IHSG Anjlok 7,34% Usai MSCI Bekukan Rebalancing
- account_circle syaiful amri
- calendar_month Kam, 29 Jan 2026
- comment 0 komentar

ILUSTRASI: Karyawan mengamati pergerakan harga saham di Main Hall Bursa Efek Indonesia
JAMBISNIS.COM – Pasar saham Indonesia mengalami guncangan hebat setelah Morgan Stanley Capital International (MSCI) membekukan sejumlah perubahan indeks terkait kebijakan free float. Dampaknya, Indeks Harga Saham Gabungan (IHSG) anjlok tajam 7,34% pada perdagangan Rabu (28/1/2026) dan memicu kekhawatiran investor terhadap potensi penurunan status Indonesia dari Emerging Market menjadi Frontier Market.
Berdasarkan data Bursa Efek Indonesia (BEI), IHSG ditutup melemah 659,67 poin ke level 8.320,55. Kapitalisasi pasar pun menguap lebih dari Rp1.258 triliun hanya dalam satu hari. Investor asing tercatat melakukan aksi jual bersih (net sell) sebesar Rp6,17 triliun, mencerminkan derasnya arus keluar dana global dari pasar saham domestik.
Keputusan MSCI tersebut mencakup pembekuan kenaikan Foreign Inclusion Factor (FIF), Number of Shares (NOS), penambahan emiten baru ke dalam MSCI Investable Market Indexes (IMI), serta perpindahan saham antar segmen indeks. Langkah ini diambil untuk menekan risiko investability sambil menunggu perbaikan transparansi kepemilikan saham oleh otoritas pasar Indonesia.

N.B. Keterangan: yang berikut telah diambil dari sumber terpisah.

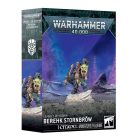 LEAGUES OF VOTANN: BEREHK STORNBROW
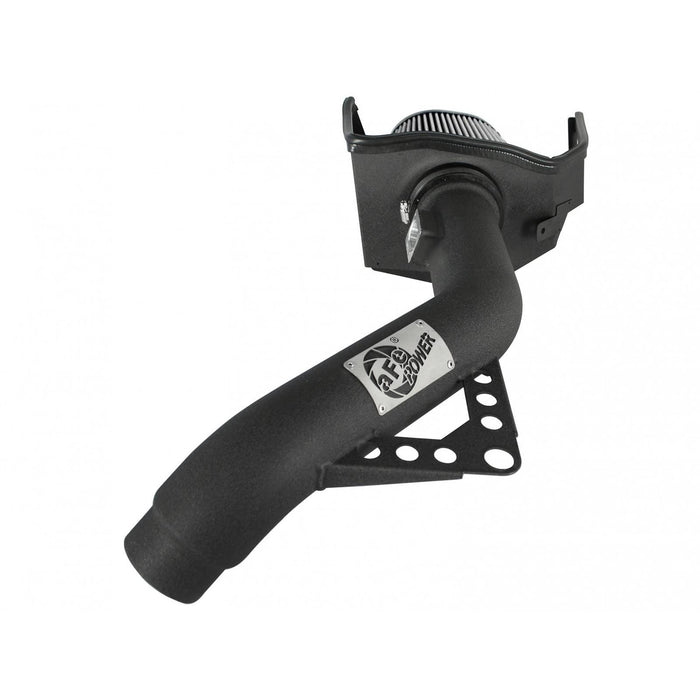 aFe Power Magnum Force Stage-2 Cold Air Intake System w/ Pro Media BMW M135i 12-15 / M235i (F22/F23) / M2 (F87) / 335i (F30) / 435i (F32/F33) L6-3.0L (t) N55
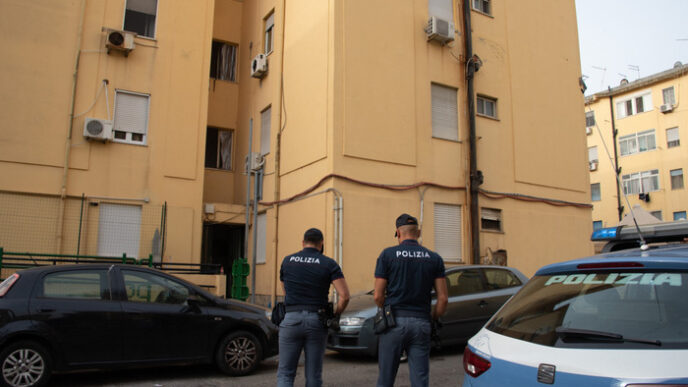 Femminicidio A Cagliari Il Tr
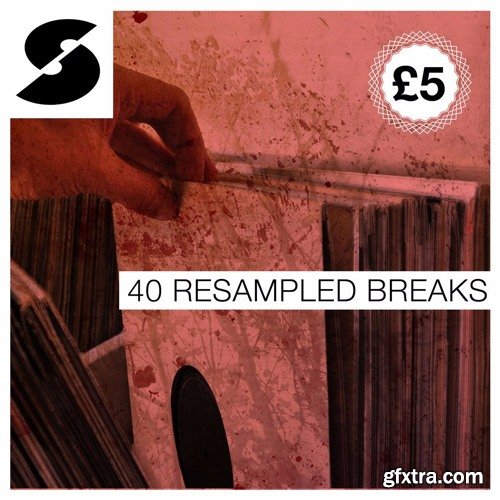 Samplephonics 40 Resampled Breaks WAV-FANTASTiC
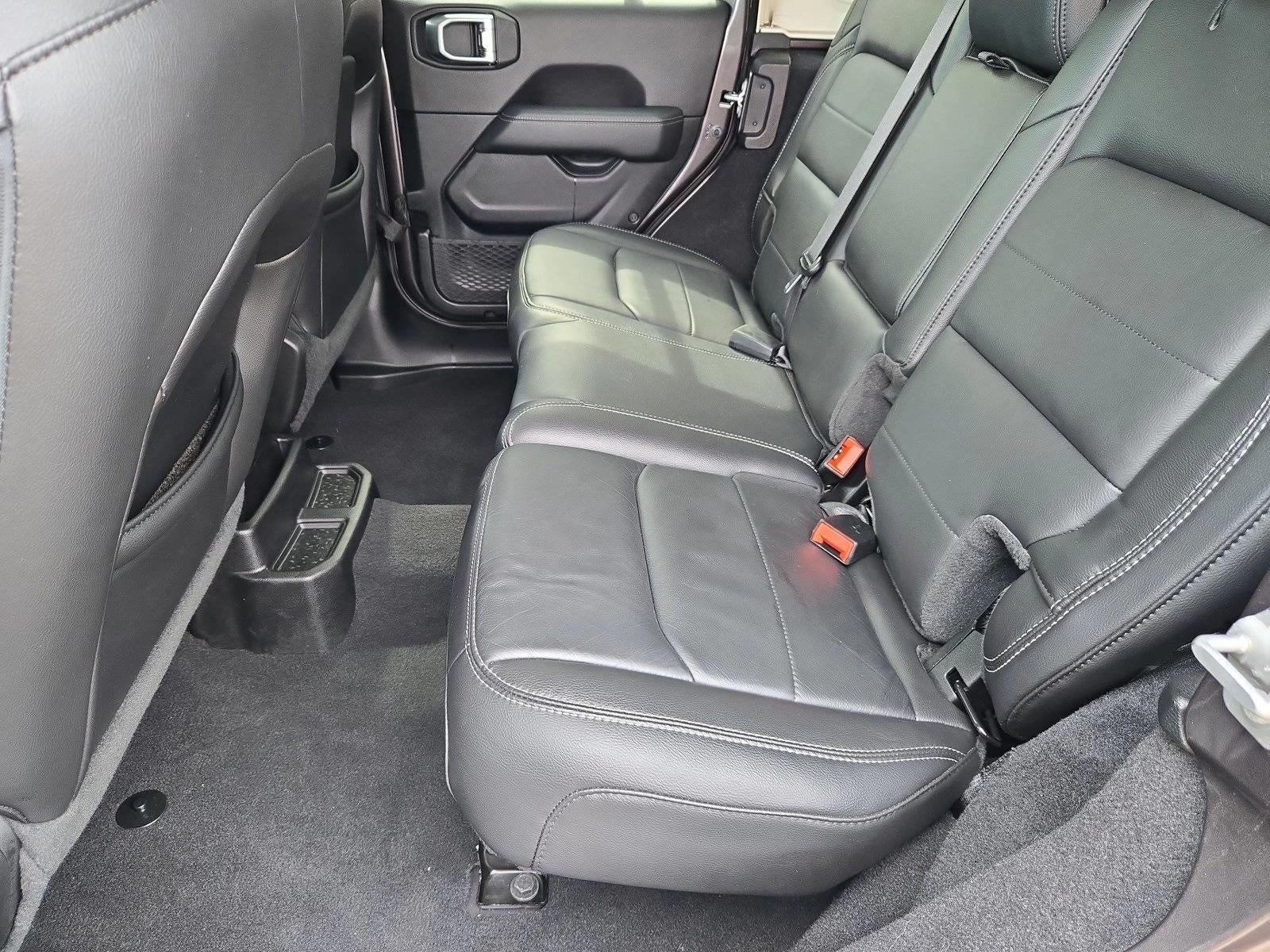 2019 Jeep Wrangler Unlimited Sahara 4x4
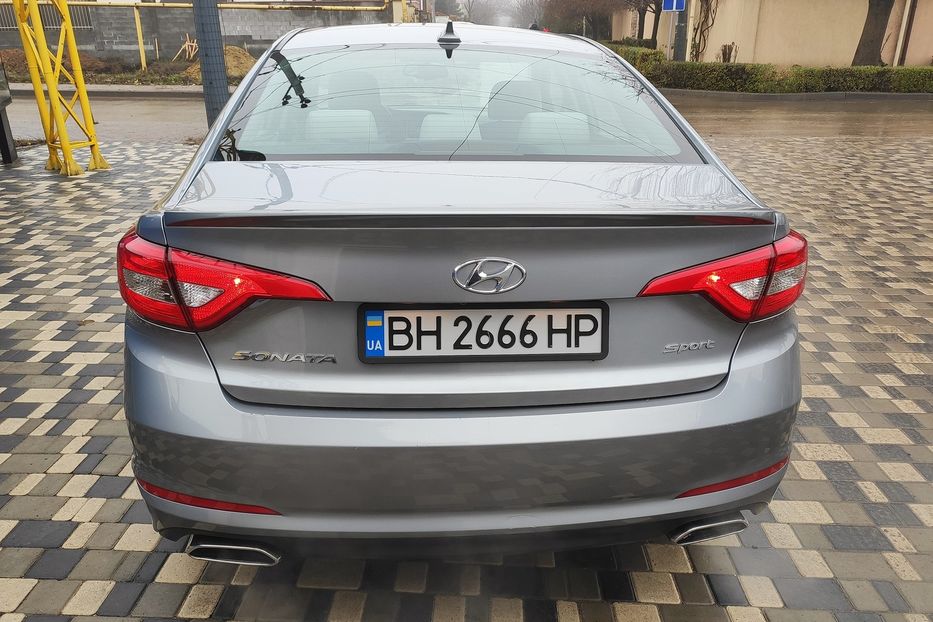 Продам Hyundai Sonata Sport 2014 года в Одессе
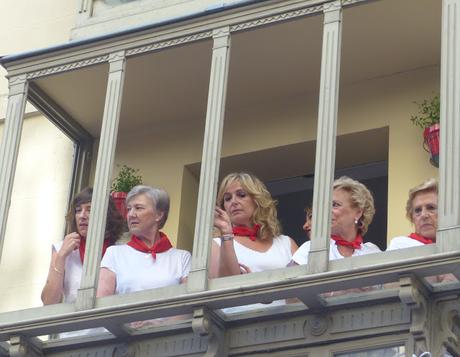 ¡VIVA SAN FERMIN!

MSCI memberi tenggat waktu hingga Mei 2026 bagi Indonesia untuk menunjukkan kemajuan signifikan. Jika tidak terpenuhi, Indonesia berisiko mengalami penurunan bobot di MSCI Emerging Markets Index atau bahkan direklasifikasi menjadi Frontier Market. Skenario ini dinilai dapat memicu forced selling dari dana pasif global.
Direktur Utama BEI Iman Rachman meminta investor tetap tenang dan menegaskan komitmen bursa untuk meningkatkan transparansi data kepemilikan saham. BEI berencana memperluas klasifikasi investor menjadi sembilan kategori, termasuk institusi global seperti asset manager, sovereign wealth fund, dan private equity.